Voice Disorders


Voice disorders refer to a broad range of conditions affecting an individual's ability to produce sound, including their vocal cords and throat. These disorders may manifest in various ways, such as hoarseness, laryngitis, vocal nodules, and spasmodic dysphonia. 

Vocal fold paralysis, or paresis, occurs when one or both vocal folds are immobile. This condition is caused by trauma, surgery, or any disease that results in weakness in one or both vocal folds. 

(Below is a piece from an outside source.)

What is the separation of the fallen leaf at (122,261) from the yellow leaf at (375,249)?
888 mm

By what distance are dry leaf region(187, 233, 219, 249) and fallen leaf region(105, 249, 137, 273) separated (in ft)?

Other causes of voice disorders are contact ulcers, Muscle tension dysphonia, Spasmodic Dysphonia (using trachea), Laryngeal cancer, laryngectomy, shortness of breath, and overuse or misuse of vocal folds (such as screaming, shouting, and speaking loudly). 

  • Hoarseness is a rough or raspy voice caused by vocal cord inflammation or misuse. Laryngitis is an inflammation of the voice box that can lead to a temporary loss of voice. 

  • Vocal nodules, on the other hand, are small growths on the vocal cords formed by vocal misuse or abuse.

  •  Lastly, spasmodic dysphonia is a neurological disorder causing involuntary muscle spasms in the voice box.

Causes and Risk Factors


Various factors, including vocal abuse, acid reflux, smoking, and medical conditions, can cause voice disorders.